◆ What is asked:
Rewrite every item below with "may be incomplete" swapped for "might not be complete", leaving everything else as it is.

◆ Material to process:
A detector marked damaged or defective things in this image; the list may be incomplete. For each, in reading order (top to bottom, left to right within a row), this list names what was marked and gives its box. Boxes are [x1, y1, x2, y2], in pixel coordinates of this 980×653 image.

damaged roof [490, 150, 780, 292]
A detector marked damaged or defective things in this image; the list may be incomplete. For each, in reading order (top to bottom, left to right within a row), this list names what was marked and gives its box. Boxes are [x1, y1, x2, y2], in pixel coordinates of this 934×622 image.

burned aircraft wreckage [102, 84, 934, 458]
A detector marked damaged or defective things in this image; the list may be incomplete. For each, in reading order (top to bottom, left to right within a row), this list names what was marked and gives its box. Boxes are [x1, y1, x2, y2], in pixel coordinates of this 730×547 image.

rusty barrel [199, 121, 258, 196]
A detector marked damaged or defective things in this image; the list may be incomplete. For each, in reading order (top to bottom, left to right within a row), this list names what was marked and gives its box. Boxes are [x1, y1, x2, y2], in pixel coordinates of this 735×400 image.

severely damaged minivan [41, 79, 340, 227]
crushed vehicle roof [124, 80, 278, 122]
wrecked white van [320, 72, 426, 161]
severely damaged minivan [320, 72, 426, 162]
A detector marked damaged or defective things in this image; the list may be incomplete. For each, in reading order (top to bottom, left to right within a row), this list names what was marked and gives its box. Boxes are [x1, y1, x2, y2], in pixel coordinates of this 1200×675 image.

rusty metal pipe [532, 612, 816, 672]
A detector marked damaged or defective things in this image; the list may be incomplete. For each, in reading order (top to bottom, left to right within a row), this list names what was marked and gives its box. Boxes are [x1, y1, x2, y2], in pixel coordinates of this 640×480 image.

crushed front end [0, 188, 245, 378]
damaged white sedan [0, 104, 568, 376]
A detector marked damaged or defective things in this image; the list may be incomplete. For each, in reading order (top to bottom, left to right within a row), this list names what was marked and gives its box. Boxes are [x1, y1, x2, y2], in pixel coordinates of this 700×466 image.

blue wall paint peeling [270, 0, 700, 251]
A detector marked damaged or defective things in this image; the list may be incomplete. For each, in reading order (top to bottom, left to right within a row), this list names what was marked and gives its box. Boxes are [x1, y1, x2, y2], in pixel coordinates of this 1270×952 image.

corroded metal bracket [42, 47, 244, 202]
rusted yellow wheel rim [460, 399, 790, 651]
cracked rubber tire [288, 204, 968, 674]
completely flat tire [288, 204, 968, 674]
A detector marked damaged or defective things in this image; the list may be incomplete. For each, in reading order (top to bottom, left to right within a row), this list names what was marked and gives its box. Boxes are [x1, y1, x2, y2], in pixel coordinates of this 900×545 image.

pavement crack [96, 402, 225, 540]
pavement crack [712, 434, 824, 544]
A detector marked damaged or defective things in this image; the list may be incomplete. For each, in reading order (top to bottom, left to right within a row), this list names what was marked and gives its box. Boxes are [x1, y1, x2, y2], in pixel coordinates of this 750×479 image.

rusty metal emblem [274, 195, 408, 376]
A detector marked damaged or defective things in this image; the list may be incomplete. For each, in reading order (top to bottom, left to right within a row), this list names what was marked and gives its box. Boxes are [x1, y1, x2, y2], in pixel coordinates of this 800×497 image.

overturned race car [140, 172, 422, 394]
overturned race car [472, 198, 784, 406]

◆ Response:
A detector marked damaged or defective things in this image; the list might not be complete. For each, in reading order (top to bottom, left to right within a row), this list names what was marked and gives its box. Boxes are [x1, y1, x2, y2], in pixel coordinates of this 980×653 image.

damaged roof [490, 150, 780, 292]
A detector marked damaged or defective things in this image; the list might not be complete. For each, in reading order (top to bottom, left to right within a row), this list names what was marked and gives its box. Boxes are [x1, y1, x2, y2], in pixel coordinates of this 934×622 image.

burned aircraft wreckage [102, 84, 934, 458]
A detector marked damaged or defective things in this image; the list might not be complete. For each, in reading order (top to bottom, left to right within a row), this list names what was marked and gives its box. Boxes are [x1, y1, x2, y2], in pixel coordinates of this 730×547 image.

rusty barrel [199, 121, 258, 196]
A detector marked damaged or defective things in this image; the list might not be complete. For each, in reading order (top to bottom, left to right within a row), this list names what was marked and gives its box. Boxes are [x1, y1, x2, y2], in pixel coordinates of this 735×400 image.

severely damaged minivan [41, 79, 340, 227]
crushed vehicle roof [124, 80, 278, 122]
wrecked white van [320, 72, 426, 161]
severely damaged minivan [320, 72, 426, 162]
A detector marked damaged or defective things in this image; the list might not be complete. For each, in reading order (top to bottom, left to right within a row), this list names what was marked and gives its box. Boxes are [x1, y1, x2, y2], in pixel coordinates of this 1200×675 image.

rusty metal pipe [532, 612, 816, 672]
A detector marked damaged or defective things in this image; the list might not be complete. For each, in reading order (top to bottom, left to right within a row), this list names what was marked and gives its box. Boxes are [x1, y1, x2, y2], in pixel coordinates of this 640×480 image.

crushed front end [0, 188, 245, 378]
damaged white sedan [0, 104, 568, 376]
A detector marked damaged or defective things in this image; the list might not be complete. For each, in reading order (top to bottom, left to right within a row), this list names what was marked and gives its box. Boxes are [x1, y1, x2, y2], in pixel coordinates of this 700×466 image.

blue wall paint peeling [270, 0, 700, 251]
A detector marked damaged or defective things in this image; the list might not be complete. For each, in reading order (top to bottom, left to right within a row), this list names what was marked and gives its box. Boxes are [x1, y1, x2, y2], in pixel coordinates of this 1270×952 image.

corroded metal bracket [42, 47, 244, 202]
rusted yellow wheel rim [460, 399, 790, 651]
cracked rubber tire [288, 204, 968, 674]
completely flat tire [288, 204, 968, 674]
A detector marked damaged or defective things in this image; the list might not be complete. For each, in reading order (top to bottom, left to right within a row), this list names what was marked and gives its box. Boxes are [x1, y1, x2, y2], in pixel coordinates of this 900×545 image.

pavement crack [96, 402, 225, 540]
pavement crack [712, 434, 824, 544]
A detector marked damaged or defective things in this image; the list might not be complete. For each, in reading order (top to bottom, left to right within a row), this list names what was marked and gives its box. Boxes are [x1, y1, x2, y2], in pixel coordinates of this 750×479 image.

rusty metal emblem [274, 195, 408, 376]
A detector marked damaged or defective things in this image; the list might not be complete. For each, in reading order (top to bottom, left to right within a row), this list names what was marked and gives its box. Boxes are [x1, y1, x2, y2], in pixel coordinates of this 800×497 image.

overturned race car [140, 172, 422, 394]
overturned race car [472, 198, 784, 406]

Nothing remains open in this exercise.